The data set “child_data” is stored on the local machine but can be found via Github https://github.com/ex-pr/DATA607/blob/week-11/Child_Data.sav
The data contains info about pupils. The data frame consists of 4 columns (AGE, MEM_SPAN - memory testing score, IQ, READ_AB - reading skills score) and 20 rows.
df <- read.spss("C:/Users/daria/Downloads/Child_data.sav", use.value.labels = T, to.data.frame = T, use.missings = T)
str(df)
## 'data.frame': 20 obs. of 4 variables:
## $ AGE : num 6.7 5.9 5.5 6.2 6.4 7.3 5.7 6.15 7.5 6.9 ...
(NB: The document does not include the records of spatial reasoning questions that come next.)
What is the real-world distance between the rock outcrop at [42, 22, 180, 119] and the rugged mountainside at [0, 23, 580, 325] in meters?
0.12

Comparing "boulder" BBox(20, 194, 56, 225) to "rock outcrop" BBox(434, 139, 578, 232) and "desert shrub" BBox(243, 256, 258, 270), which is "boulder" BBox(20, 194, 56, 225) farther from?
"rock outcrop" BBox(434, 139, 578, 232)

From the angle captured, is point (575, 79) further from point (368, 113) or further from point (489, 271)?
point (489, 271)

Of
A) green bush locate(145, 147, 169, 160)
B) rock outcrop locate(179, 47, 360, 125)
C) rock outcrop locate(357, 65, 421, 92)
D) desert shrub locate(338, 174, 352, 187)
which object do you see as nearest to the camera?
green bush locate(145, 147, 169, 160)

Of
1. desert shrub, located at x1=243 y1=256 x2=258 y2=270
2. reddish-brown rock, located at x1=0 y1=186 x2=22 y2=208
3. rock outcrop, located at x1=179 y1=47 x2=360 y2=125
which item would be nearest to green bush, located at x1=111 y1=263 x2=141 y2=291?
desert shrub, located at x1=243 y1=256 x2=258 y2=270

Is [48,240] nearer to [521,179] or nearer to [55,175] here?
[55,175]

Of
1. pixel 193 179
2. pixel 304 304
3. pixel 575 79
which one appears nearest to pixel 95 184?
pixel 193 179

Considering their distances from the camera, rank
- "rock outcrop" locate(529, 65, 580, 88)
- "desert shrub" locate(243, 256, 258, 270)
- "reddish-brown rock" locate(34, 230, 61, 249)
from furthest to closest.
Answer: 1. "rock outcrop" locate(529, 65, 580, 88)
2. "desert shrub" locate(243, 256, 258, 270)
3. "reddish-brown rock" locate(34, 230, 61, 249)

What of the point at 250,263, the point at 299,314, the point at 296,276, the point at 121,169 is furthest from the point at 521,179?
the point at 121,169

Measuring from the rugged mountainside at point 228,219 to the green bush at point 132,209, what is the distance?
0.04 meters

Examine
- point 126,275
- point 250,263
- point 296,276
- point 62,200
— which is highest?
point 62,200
## $ MEM_SPAN: num 4.4 4 4.1 4.8 5 5.5 3.6 5 5.4 5 ...
## $ IQ : num 95 90 105 98 106 100 88 95 96 104 ...
## $ READ_AB : num 7.2 6 6 6.6 7 7.2 5.3 6.4 6.6 7.3 ...
## - attr(*, "variable.labels")= Named chr [1:4] "age" "short-term memory span" "IQ" "reading ability"
## ..- attr(*, "names")= chr [1:4] "AGE" "MEM_SPAN" "IQ" "READ_AB"
We will analyse the relation between the memory and reading skills. First, we should determine whether or not a linear relationship exists between the predictor and the output value.
It looks like linear relationship between the memory and reading skills, when reading is increased, the memory goes up too.
ggplot(df, aes(READ_AB, MEM_SPAN)) +
geom_point (color="blue", side=4) +
theme_light() +
theme(plot.title = element_text(hjust = 0.5), axis.text.x = element_text(angle = 90))+
labs(x = 'Reading score', y = "Memory score")
Next, we will build the linear model and check if reading/memory relationship is actually linear.
We see that the intercept is -1.8803 and the slope is 0.9767.
model <- lm(df$READ_AB ~ df$MEM_SPAN)
model
##
## Call:
## lm(formula = df$READ_AB ~ df$MEM_SPAN)
##
## Coefficients:
## (Intercept) df$MEM_SPAN
## 1.8803 0.9767
Next, we plot the original data along with the fitted line.
ggplot(df, aes(READ_AB, MEM_SPAN)) +
geom_point (color="blue", side=4) +
theme_light() +
theme(plot.title = element_text(hjust = 0.5), axis.text.x = element_text(angle = 90))+
labs(x = 'Reading score', y = "Memory score") +
geom_smooth(method = "lm")
Using summary() function for our linear model, we will get more information about it.
The Std. Error column shows the statistical standard error for each of the coefficients, it should be at least five to ten times smaller than the corresponding coefficient. For the memory the estimated value is 0.9767, the std. error is 0.1604 which is 6 times smaller, this ration is called t-statistic and we also see it in the summary table.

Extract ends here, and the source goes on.